| Given passage |
BEGIN

In the relatively brief period since 1980, however, the varying fortunes of the CR
at the national level have cast doubt about these hypotheses. The initial social science
search for a mass base to the CR in the 1980s unearthed both very modest support for
groups such as the Moral Majority and little evidence that the CR mobilized a significant
group of voters (see Manza and Brooks [1999: 95–6] for references). Indeed, by the late
1980s, many informed observers were emphasizing the sharp decline of the CR, at least
as a force in national politics (e.g., Bruce 1988; Jelen 1991: 135–55).
In the 1990s, the cycle of debates over the CR came full circle around yet again. The
rapid growth of the Christian Coalition, a multidenominational organization that grew
out of Pat Robertson’s failed 1988 presidential bid helped to revive scholarly interest in
and respect for the political power of the CR. The Coalition has emphasized state and
local politics, working up to the national level by gaining influence with the state-level
Republican Party (Rozell and Wilcox 1995). In 1995, the organization claimed some
1.6 million members organized in sixteen hundred chapters across the country. These
chapters were said to have distributed some thirty-five million voter guides in the 1994
midterm elections alone (Wald 1996: 233; cf. Regnerus et al. 1999). With the renewed
prominence of the CR in politics, a new spate of studies appeared, many advancing
arguments or evidence of a recent shift of evangelical voters toward the Republican
Party (e.g., Green et al. 1995; Wilcox 1996; Kellstedt et al. 1994: 308). However, the
recent organizational decline of the Christian Coalition has again prompted a retreat
from scholarly and popular attention to the CR and pessimism about its electoral impact
(see, e.g., Green, Guth, and Wilcox 1998; Kohut et al. 2000). Analyses of the CR have generally focused on the national level. But the impact
of conservative Christian groups may be less visible but have more impact at local or
state level. Independent of the trajectory of certain of the more visible national organi￾zations, the CR has remained consistently strong in terms of subcultural institutional
infrastructure over the past couple of decades at least. This extensive institutional in￾frastructure exists as a powerful force for political activism on certain social issues and
around local and state elections (Smith 1998). For example, the impact of the CR on
mobilizing voters appears to be more significant at the subnational level (Green et al.
1996: 103–16). In these low-turnout elections, the mobilization of even a few hundred
additional voters can have a significant impact.

END

| Exercise aim |
Retype the passage on the CR in politics from "In the relatively" to "Jelen 1991: 135–55).".

| Record extracts |
BEGIN

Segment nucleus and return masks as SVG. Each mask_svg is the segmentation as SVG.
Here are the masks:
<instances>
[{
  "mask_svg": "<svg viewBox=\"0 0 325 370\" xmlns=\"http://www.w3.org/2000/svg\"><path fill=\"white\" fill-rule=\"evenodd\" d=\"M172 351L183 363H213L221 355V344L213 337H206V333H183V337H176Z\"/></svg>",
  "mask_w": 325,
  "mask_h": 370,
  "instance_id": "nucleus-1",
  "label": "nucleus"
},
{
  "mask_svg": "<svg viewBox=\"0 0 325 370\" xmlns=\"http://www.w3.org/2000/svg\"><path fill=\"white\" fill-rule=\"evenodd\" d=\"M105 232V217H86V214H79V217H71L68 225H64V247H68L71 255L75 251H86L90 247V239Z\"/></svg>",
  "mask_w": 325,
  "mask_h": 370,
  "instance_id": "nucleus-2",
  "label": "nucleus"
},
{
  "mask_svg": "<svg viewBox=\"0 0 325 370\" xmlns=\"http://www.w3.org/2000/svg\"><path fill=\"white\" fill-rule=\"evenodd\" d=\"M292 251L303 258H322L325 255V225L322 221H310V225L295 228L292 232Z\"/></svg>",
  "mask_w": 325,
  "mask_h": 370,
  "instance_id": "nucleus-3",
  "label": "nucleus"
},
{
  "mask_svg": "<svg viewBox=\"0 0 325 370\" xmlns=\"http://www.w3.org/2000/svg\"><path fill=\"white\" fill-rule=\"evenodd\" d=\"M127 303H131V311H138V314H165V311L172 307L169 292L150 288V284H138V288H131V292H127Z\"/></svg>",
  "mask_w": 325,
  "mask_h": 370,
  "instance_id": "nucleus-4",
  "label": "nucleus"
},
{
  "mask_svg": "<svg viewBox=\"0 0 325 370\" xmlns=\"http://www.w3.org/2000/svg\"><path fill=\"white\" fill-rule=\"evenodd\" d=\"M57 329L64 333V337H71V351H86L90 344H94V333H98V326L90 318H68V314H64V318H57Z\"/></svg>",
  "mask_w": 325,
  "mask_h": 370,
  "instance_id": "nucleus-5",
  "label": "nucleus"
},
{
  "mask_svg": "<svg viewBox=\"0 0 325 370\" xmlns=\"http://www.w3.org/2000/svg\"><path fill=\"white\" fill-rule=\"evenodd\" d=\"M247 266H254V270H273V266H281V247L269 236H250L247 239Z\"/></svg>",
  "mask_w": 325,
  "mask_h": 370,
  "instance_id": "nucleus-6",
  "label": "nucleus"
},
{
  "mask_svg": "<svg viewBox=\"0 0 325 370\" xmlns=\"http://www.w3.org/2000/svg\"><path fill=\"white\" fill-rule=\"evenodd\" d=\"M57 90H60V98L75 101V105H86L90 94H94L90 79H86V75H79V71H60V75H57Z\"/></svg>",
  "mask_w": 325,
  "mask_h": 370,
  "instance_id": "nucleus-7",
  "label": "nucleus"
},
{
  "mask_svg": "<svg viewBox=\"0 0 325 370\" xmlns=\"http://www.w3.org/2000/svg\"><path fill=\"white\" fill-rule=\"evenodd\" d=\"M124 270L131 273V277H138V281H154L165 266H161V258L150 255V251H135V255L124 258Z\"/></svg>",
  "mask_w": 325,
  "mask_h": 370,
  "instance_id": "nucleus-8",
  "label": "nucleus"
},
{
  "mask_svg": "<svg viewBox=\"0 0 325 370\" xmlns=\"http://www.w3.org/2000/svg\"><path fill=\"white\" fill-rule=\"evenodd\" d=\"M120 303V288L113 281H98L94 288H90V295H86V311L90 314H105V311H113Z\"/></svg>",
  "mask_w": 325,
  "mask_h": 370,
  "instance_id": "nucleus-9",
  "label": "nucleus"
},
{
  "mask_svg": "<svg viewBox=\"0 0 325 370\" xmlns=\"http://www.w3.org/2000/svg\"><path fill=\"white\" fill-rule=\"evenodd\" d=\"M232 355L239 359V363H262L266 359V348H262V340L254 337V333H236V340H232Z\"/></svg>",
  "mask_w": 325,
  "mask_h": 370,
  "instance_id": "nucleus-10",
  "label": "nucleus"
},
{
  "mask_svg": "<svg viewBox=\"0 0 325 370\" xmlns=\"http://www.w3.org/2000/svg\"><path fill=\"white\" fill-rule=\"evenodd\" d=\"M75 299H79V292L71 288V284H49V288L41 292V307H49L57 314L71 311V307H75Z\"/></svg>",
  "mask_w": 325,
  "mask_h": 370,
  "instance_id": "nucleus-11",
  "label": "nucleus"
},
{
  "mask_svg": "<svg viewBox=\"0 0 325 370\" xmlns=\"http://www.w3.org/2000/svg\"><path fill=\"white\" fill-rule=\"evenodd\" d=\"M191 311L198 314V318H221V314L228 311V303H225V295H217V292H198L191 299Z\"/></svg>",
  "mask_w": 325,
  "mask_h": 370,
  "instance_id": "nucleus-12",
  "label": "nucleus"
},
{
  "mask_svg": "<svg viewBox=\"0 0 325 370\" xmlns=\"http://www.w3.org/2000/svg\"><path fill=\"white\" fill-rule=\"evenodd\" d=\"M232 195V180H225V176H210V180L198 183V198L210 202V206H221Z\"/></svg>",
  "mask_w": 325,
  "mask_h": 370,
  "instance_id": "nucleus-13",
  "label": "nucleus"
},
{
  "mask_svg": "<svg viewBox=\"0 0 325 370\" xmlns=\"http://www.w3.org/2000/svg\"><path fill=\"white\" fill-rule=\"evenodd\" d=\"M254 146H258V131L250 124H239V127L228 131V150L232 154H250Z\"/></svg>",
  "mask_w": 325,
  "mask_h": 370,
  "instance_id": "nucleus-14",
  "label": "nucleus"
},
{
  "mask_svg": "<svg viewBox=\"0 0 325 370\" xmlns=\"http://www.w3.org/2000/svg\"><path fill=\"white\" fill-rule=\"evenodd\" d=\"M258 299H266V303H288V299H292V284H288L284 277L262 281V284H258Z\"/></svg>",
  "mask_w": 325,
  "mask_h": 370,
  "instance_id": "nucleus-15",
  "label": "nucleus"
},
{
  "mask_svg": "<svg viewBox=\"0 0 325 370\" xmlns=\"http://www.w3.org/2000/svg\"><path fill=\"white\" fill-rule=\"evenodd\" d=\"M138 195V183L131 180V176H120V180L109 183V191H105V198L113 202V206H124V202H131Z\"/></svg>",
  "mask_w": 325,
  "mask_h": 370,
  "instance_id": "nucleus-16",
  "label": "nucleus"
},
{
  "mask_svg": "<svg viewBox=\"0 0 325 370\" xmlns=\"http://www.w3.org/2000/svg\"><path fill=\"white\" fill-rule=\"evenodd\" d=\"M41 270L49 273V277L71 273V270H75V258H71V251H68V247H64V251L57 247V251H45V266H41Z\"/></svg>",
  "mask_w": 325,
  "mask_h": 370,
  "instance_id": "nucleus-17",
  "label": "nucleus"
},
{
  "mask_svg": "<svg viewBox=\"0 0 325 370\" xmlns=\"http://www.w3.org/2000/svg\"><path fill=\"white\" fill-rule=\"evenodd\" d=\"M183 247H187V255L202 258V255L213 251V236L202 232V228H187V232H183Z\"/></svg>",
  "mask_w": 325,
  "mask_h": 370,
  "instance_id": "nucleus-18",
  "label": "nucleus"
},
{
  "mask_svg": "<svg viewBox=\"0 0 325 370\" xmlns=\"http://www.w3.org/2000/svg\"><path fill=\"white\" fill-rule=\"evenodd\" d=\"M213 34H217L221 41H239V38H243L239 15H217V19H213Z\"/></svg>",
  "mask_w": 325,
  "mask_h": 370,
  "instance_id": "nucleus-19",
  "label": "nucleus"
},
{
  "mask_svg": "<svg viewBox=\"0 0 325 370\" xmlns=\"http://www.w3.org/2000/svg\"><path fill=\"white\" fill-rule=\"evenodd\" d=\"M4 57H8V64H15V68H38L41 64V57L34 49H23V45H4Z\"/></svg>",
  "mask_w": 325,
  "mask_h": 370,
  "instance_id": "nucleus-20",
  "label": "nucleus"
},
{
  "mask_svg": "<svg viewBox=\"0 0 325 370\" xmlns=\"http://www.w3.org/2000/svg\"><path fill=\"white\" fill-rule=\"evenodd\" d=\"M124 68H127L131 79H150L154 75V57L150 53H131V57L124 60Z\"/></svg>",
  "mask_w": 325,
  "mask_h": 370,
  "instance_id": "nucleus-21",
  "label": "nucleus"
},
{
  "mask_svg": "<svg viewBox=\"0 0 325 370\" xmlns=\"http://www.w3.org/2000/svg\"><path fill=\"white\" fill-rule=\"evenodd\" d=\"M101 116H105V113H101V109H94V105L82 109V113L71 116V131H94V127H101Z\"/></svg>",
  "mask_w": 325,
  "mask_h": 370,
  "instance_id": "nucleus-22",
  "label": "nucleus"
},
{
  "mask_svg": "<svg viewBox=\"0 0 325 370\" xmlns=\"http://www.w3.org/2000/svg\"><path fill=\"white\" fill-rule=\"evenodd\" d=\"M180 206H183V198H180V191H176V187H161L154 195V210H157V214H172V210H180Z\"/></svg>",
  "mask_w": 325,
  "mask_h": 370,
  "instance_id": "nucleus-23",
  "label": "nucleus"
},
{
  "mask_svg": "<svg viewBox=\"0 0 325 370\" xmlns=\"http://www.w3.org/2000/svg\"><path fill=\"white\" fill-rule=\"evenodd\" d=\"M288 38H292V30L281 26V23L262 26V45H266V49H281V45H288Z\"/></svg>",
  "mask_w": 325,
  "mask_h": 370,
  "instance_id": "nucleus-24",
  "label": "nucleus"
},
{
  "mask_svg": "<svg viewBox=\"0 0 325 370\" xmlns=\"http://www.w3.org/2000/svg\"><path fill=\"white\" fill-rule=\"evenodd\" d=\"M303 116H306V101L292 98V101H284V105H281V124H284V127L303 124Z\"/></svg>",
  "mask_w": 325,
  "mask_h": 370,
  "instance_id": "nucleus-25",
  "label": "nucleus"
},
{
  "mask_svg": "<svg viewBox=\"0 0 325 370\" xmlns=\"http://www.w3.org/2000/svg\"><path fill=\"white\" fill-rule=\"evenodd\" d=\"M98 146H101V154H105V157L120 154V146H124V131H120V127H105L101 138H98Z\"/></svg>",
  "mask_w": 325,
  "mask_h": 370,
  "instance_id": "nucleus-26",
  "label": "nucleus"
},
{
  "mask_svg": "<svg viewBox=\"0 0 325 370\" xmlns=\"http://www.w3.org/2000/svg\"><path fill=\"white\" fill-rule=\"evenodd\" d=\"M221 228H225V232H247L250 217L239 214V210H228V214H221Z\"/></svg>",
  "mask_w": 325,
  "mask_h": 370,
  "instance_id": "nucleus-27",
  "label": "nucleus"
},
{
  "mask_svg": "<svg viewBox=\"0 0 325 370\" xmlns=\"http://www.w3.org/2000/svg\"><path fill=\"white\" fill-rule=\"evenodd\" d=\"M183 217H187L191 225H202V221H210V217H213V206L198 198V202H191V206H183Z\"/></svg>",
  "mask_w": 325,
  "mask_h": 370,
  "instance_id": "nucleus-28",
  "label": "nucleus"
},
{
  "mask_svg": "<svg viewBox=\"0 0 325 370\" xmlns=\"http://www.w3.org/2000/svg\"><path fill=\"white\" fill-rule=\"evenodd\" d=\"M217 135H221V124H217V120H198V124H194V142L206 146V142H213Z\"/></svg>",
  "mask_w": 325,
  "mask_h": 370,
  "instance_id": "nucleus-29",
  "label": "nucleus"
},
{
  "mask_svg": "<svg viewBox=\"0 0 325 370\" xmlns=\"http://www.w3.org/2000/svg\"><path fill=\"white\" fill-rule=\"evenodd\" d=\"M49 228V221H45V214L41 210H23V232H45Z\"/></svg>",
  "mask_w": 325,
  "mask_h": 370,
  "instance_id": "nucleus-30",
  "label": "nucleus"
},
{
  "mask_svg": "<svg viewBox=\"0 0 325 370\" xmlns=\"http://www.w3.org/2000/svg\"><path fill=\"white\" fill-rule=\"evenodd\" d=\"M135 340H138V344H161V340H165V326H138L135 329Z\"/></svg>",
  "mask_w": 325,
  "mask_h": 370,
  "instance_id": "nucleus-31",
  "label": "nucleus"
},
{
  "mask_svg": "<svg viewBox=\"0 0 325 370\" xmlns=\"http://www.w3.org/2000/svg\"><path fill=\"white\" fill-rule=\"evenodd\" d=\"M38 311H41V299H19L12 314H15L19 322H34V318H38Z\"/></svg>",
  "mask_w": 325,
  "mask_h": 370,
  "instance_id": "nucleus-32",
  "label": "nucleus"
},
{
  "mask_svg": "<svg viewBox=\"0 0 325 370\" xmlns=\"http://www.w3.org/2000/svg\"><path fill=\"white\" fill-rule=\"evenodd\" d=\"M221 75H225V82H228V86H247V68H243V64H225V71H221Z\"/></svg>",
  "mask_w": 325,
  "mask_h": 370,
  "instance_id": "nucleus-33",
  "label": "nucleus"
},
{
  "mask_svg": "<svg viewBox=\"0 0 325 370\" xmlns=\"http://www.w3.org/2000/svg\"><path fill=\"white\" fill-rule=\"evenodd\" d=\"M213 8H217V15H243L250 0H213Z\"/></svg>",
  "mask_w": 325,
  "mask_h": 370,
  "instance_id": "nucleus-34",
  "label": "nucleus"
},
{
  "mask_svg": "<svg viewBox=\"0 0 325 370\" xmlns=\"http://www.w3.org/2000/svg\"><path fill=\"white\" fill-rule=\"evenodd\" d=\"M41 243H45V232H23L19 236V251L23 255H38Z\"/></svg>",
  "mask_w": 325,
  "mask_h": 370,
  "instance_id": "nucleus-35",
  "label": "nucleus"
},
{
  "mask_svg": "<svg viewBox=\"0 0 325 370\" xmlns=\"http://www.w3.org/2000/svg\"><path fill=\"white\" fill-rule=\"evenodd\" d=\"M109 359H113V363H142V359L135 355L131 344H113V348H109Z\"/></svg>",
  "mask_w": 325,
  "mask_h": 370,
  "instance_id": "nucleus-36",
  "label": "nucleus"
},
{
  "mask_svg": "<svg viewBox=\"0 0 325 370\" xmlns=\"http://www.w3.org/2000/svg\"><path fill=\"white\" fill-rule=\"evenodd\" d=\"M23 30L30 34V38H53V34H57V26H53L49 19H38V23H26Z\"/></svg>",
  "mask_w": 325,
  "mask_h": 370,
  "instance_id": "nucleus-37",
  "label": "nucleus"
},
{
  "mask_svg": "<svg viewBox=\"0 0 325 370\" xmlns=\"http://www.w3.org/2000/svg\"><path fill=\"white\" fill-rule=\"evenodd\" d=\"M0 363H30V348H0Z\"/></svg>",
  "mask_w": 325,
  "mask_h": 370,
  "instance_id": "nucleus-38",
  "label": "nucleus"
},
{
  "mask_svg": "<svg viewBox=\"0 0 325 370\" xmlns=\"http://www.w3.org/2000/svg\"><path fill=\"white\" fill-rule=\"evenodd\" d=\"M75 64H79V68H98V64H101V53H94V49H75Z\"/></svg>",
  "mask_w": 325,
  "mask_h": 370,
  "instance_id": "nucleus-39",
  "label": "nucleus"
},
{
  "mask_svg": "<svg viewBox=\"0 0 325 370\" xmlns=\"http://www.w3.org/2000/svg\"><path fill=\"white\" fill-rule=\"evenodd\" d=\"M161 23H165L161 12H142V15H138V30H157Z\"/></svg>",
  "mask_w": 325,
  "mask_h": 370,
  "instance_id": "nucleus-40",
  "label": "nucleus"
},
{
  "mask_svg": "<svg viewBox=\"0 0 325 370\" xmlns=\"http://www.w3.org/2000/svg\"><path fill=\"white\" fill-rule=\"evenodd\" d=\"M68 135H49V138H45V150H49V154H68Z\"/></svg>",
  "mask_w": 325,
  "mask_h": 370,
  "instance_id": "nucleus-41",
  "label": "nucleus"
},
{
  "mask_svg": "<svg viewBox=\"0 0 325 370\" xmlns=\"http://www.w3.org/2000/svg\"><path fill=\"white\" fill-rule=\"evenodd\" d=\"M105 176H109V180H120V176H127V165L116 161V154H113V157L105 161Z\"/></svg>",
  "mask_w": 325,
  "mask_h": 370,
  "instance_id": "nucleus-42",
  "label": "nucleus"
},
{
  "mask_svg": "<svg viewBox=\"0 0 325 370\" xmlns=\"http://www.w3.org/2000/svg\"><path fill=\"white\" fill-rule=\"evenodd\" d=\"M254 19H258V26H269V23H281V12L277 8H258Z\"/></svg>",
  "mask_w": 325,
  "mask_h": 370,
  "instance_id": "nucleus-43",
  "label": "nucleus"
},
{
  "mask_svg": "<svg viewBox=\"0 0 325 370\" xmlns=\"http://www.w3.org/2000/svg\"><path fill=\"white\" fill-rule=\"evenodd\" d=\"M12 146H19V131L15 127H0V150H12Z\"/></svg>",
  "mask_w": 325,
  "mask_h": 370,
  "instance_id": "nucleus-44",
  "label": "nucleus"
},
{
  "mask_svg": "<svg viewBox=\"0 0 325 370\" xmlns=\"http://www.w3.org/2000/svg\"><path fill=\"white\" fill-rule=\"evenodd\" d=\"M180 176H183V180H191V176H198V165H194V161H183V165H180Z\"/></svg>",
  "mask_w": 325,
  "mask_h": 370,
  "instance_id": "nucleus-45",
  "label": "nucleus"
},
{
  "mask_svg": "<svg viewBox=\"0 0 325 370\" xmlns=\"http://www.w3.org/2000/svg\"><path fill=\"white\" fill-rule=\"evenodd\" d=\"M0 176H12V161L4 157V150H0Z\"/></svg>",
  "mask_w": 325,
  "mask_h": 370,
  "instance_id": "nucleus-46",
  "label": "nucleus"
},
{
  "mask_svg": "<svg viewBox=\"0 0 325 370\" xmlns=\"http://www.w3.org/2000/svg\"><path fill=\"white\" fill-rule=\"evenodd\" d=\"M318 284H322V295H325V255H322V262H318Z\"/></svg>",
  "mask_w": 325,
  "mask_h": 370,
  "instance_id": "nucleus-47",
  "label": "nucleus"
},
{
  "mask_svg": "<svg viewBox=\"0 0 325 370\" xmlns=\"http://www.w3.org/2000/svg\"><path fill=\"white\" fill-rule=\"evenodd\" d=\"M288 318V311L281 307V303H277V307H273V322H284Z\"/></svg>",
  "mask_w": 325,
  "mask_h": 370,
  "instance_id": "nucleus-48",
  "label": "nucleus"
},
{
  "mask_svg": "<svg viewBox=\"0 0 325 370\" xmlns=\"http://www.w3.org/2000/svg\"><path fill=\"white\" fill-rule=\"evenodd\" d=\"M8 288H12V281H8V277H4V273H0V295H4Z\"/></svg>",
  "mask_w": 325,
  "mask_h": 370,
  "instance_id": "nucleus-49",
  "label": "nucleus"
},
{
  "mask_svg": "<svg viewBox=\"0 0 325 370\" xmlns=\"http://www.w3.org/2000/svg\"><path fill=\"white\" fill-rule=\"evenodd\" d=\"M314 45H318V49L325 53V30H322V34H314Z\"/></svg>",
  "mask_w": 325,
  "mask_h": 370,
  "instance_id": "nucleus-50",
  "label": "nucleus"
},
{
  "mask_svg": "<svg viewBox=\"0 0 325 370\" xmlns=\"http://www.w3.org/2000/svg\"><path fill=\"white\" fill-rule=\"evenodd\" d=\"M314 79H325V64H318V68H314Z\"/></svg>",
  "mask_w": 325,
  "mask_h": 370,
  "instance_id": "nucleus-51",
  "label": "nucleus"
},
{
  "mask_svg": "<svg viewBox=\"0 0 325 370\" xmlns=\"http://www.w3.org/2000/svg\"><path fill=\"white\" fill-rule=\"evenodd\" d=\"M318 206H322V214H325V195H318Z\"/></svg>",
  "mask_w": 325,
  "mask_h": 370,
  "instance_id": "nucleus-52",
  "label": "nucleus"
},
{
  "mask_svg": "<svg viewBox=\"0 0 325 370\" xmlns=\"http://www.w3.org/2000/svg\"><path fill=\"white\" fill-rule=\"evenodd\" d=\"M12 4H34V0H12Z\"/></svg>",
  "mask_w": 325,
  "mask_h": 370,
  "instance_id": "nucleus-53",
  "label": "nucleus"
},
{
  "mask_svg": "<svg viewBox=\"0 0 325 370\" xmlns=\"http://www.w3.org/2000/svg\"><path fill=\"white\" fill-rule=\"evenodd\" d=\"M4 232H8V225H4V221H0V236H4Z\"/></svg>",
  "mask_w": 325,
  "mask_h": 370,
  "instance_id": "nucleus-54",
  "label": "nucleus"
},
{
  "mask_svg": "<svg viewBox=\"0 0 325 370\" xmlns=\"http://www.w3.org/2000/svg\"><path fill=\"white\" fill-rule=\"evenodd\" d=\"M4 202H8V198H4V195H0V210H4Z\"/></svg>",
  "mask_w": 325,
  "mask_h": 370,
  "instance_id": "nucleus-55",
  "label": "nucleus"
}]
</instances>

END

| Finished task |
In the relatively brief period since 1980, however, the varying fortunes of the CR
at the national level have cast doubt about these hypotheses. The initial social science
search for a mass base to the CR in the 1980s unearthed both very modest support for
groups such as the Moral Majority and little evidence that the CR mobilized a significant
group of voters (see Manza and Brooks [1999: 95–6] for references). Indeed, by the late
1980s, many informed observers were emphasizing the sharp decline of the CR, at least
as a force in national politics (e.g., Bruce 1988; Jelen 1991: 135–55).